(What is being asked):
Please write out the records exactly.

(Entries shown):
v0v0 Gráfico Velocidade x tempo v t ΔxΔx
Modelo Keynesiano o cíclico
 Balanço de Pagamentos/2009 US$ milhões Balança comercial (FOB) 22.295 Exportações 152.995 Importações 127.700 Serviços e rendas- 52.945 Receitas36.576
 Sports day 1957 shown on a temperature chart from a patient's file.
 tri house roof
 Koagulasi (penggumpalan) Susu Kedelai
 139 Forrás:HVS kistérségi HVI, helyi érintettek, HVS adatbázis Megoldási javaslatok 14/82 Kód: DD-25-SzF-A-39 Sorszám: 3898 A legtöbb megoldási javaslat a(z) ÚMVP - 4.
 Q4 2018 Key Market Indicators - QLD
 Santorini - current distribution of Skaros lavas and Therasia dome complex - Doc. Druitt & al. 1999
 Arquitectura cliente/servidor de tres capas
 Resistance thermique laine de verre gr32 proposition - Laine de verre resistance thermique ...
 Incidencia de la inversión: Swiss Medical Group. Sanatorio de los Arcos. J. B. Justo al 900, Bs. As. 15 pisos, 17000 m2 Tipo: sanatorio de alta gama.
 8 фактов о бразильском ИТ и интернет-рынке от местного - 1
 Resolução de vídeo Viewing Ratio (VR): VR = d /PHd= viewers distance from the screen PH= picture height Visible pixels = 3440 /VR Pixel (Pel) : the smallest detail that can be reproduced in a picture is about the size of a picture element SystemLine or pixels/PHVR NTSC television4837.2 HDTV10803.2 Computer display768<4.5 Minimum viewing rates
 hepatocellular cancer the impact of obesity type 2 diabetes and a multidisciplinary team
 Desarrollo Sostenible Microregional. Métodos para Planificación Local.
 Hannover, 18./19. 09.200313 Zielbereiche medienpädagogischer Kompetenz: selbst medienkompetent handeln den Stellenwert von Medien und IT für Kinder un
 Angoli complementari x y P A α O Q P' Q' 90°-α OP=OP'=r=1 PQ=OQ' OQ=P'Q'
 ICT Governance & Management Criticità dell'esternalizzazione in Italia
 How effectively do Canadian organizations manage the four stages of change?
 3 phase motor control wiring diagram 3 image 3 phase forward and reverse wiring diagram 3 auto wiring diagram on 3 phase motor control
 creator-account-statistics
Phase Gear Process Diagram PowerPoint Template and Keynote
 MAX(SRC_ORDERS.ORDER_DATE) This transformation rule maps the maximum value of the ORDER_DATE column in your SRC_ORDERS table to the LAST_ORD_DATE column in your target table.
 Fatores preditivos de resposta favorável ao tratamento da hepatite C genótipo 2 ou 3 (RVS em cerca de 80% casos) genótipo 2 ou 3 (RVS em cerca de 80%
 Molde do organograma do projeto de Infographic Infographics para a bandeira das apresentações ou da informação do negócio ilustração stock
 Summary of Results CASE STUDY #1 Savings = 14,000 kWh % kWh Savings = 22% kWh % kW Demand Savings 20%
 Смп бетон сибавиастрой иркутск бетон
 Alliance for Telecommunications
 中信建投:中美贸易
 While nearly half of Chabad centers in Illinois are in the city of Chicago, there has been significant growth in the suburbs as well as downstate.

(Final answer):
v0v0 Gráfico Velocidade x tempo v t ΔxΔx
Modelo Keynesiano o cíclico
 Balanço de Pagamentos/2009 US$ milhões Balança comercial (FOB) 22.295 Exportações 152.995 Importações 127.700 Serviços e rendas- 52.945 Receitas36.576
 Sports day 1957 shown on a temperature chart from a patient's file.
 tri house roof
 Koagulasi (penggumpalan) Susu Kedelai
 139 Forrás:HVS kistérségi HVI, helyi érintettek, HVS adatbázis Megoldási javaslatok 14/82 Kód: DD-25-SzF-A-39 Sorszám: 3898 A legtöbb megoldási javaslat a(z) ÚMVP - 4.
 Q4 2018 Key Market Indicators - QLD
 Santorini - current distribution of Skaros lavas and Therasia dome complex - Doc. Druitt & al. 1999
 Arquitectura cliente/servidor de tres capas
 Resistance thermique laine de verre gr32 proposition - Laine de verre resistance thermique ...
 Incidencia de la inversión: Swiss Medical Group. Sanatorio de los Arcos. J. B. Justo al 900, Bs. As. 15 pisos, 17000 m2 Tipo: sanatorio de alta gama.
 8 фактов о бразильском ИТ и интернет-рынке от местного - 1
 Resolução de vídeo Viewing Ratio (VR): VR = d /PHd= viewers distance from the screen PH= picture height Visible pixels = 3440 /VR Pixel (Pel) : the smallest detail that can be reproduced in a picture is about the size of a picture element SystemLine or pixels/PHVR NTSC television4837.2 HDTV10803.2 Computer display768<4.5 Minimum viewing rates
 hepatocellular cancer the impact of obesity type 2 diabetes and a multidisciplinary team
 Desarrollo Sostenible Microregional. Métodos para Planificación Local.
 Hannover, 18./19. 09.200313 Zielbereiche medienpädagogischer Kompetenz: selbst medienkompetent handeln den Stellenwert von Medien und IT für Kinder un
 Angoli complementari x y P A α O Q P' Q' 90°-α OP=OP'=r=1 PQ=OQ' OQ=P'Q'
 ICT Governance & Management Criticità dell'esternalizzazione in Italia
 How effectively do Canadian organizations manage the four stages of change?
 3 phase motor control wiring diagram 3 image 3 phase forward and reverse wiring diagram 3 auto wiring diagram on 3 phase motor control
 creator-account-statistics
Phase Gear Process Diagram PowerPoint Template and Keynote
 MAX(SRC_ORDERS.ORDER_DATE) This transformation rule maps the maximum value of the ORDER_DATE column in your SRC_ORDERS table to the LAST_ORD_DATE column in your target table.
 Fatores preditivos de resposta favorável ao tratamento da hepatite C genótipo 2 ou 3 (RVS em cerca de 80% casos) genótipo 2 ou 3 (RVS em cerca de 80%
 Molde do organograma do projeto de Infographic Infographics para a bandeira das apresentações ou da informação do negócio ilustração stock
 Summary of Results CASE STUDY #1 Savings = 14,000 kWh % kWh Savings = 22% kWh % kW Demand Savings 20%
 Смп бетон сибавиастрой иркутск бетон
 Alliance for Telecommunications
 中信建投:中美贸易
 While nearly half of Chabad centers in Illinois are in the city of Chicago, there has been significant growth in the suburbs as well as downstate.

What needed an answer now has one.